Autoassociative memory, also known as auto-association memory or an autoassociation network, is any type of memory that is able to retrieve a piece of data from only a tiny sample of itself. They are very effective in de-noising or removing interference from the input and can be used to determine whether the given input is “known” or “unknown”.

In artificial neural networks, examples include variational autoencoder, denoising autoencoder, Hopfield network.

In reference to computer memory, the idea of associative memory is also referred to as Content-addressable memory (CAM).

The net is said to recognize a “known” vector if the net produces a pattern of activation on the output units which is the same as one of the vectors stored in it.

==Background==
Standard memories (data storage) are organized by being indexed by positional memory addresses which are also used for data retrieval.

Autoassociative memories are organized in such a way that data is stored in a graph like system with connection weights based on the number of inherent associative connections between two memories which makes it possible to query it using a memory already contained in the associative memory as query-key and retrieve that memory and closely connected memories at the same time.
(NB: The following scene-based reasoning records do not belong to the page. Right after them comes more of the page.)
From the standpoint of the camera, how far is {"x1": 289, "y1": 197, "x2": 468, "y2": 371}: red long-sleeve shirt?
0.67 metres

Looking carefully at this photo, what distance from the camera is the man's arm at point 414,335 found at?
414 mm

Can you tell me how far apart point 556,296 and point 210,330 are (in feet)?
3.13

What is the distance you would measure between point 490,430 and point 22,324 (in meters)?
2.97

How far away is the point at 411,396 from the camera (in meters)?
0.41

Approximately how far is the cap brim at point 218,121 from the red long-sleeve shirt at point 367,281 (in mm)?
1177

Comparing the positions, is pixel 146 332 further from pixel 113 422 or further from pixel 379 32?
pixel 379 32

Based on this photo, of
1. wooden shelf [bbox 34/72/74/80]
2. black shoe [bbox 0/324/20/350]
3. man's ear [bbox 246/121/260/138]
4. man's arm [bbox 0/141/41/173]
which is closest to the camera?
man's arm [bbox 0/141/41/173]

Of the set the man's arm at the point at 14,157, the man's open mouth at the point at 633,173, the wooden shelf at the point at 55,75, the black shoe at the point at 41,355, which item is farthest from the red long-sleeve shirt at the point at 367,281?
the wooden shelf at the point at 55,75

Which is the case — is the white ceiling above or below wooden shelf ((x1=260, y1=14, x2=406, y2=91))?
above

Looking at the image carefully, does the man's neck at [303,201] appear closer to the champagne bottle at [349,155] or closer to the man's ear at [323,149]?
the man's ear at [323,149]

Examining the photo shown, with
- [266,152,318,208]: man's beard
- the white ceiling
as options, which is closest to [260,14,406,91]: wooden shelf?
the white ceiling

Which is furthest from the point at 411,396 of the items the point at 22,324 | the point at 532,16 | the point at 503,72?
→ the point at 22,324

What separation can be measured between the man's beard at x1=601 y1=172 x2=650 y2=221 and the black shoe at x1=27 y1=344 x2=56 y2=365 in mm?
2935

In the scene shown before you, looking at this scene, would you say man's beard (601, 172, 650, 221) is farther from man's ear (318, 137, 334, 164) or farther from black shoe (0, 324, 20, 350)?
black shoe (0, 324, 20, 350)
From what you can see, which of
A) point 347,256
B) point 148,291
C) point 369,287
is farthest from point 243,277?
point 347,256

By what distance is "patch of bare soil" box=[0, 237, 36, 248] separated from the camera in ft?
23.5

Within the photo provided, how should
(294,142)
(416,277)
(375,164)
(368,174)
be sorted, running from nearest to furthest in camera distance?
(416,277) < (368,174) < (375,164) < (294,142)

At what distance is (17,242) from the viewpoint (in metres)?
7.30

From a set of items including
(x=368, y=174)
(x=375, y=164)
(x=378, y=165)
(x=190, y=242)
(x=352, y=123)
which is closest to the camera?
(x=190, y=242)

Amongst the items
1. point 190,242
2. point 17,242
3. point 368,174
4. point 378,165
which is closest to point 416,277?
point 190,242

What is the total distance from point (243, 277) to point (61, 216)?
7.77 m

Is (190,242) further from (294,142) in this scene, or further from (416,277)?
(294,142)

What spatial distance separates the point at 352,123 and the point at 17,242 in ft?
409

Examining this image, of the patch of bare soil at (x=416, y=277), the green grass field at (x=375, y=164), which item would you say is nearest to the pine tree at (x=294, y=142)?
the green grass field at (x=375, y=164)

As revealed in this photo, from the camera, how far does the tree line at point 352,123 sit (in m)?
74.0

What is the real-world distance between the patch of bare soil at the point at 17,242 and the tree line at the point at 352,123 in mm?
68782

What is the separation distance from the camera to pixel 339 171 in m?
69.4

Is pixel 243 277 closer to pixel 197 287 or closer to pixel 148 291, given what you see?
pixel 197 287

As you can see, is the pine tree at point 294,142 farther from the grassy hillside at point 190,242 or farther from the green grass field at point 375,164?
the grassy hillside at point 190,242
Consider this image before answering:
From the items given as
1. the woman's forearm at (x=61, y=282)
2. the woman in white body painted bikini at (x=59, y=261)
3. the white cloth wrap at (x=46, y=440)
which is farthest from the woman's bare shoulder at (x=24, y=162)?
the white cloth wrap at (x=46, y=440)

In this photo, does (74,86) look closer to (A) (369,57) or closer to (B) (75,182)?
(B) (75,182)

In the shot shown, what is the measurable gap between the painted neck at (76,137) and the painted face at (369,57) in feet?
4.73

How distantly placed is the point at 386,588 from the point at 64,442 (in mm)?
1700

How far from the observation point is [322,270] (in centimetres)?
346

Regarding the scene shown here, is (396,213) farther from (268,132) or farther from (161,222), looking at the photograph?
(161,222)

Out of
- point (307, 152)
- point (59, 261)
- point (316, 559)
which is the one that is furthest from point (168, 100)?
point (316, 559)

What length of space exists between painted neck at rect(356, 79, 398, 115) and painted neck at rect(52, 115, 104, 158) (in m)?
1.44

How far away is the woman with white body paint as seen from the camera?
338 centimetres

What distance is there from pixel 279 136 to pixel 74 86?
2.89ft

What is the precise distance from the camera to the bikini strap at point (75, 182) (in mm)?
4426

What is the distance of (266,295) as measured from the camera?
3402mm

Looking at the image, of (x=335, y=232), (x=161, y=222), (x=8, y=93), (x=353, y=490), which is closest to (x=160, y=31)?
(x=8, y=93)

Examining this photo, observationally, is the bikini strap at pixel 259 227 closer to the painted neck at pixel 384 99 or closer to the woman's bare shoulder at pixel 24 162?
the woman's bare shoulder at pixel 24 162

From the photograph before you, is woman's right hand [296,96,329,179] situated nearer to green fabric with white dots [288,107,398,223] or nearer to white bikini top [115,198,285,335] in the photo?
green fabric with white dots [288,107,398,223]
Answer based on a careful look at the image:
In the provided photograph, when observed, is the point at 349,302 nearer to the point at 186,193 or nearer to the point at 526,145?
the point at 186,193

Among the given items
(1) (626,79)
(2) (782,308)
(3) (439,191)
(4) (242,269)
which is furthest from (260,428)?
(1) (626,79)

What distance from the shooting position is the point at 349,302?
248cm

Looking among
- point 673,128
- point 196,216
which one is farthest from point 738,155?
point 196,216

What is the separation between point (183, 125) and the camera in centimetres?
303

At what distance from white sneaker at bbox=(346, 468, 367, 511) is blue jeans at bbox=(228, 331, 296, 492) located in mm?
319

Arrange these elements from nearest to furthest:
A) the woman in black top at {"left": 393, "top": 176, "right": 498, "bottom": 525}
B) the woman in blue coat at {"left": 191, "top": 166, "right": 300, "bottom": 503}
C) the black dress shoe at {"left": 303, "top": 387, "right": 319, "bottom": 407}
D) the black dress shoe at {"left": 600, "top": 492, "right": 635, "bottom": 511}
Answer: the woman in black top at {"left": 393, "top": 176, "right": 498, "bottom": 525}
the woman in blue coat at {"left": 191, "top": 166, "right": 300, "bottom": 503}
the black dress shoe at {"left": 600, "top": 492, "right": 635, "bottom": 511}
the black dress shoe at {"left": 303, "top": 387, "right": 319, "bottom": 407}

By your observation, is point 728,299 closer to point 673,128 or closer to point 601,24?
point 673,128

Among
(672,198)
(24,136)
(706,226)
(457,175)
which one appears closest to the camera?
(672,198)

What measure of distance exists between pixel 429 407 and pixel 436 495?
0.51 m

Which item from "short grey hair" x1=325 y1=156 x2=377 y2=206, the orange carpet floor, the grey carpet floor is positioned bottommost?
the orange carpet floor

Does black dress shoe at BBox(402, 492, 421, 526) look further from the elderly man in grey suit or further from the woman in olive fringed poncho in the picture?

Hopfield networks have been shown to act as autoassociative memory since they are capable of remembering data by observing a portion of that data.

=== Iterative Autoassociative Net ===
In some cases, an auto-associative net does not reproduce a stored pattern the first time around, but if the result of the first showing is input to the net again, the stored pattern is reproduced. They are three further kinds: Recurrent linear auto-associator, Brain-State-in-a-Box net, and Discrete Hopfield net. The Hopfield Network is the most well known example of an autoassociative memory.

=== Hopfield Network ===

Hopfield networks serve as content-addressable ("associative") memory systems with binary threshold nodes, and they have been shown to act as autoassociative since they are capable of remembering data by observing a portion of that data.

===Heteroassociative memory===
Heteroassociative memories, on the other hand, can recall an associated piece of datum from one category upon presentation of data from another category. For example: It is possible that the associative recall is a transformation from the pattern “banana” to the different pattern “monkey.”

====Bidirectional associative memory (BAM)====

Bidirectional associative memories (BAM) are artificial neural networks that have long been used for performing heteroassociative recall.

==Example==

For example, the sentence fragments presented below are sufficient for most English-speaking adult humans to recall the missing information.

1. "To be or not to be, that is _____."
2. "I came, I saw, _____."

Many readers will realize the missing information is in fact:

1. "To be or not to be, that is the question."
2. "I came, I saw, I conquered."

This demonstrates the capability of autoassociative networks to recall the whole by using some of its parts.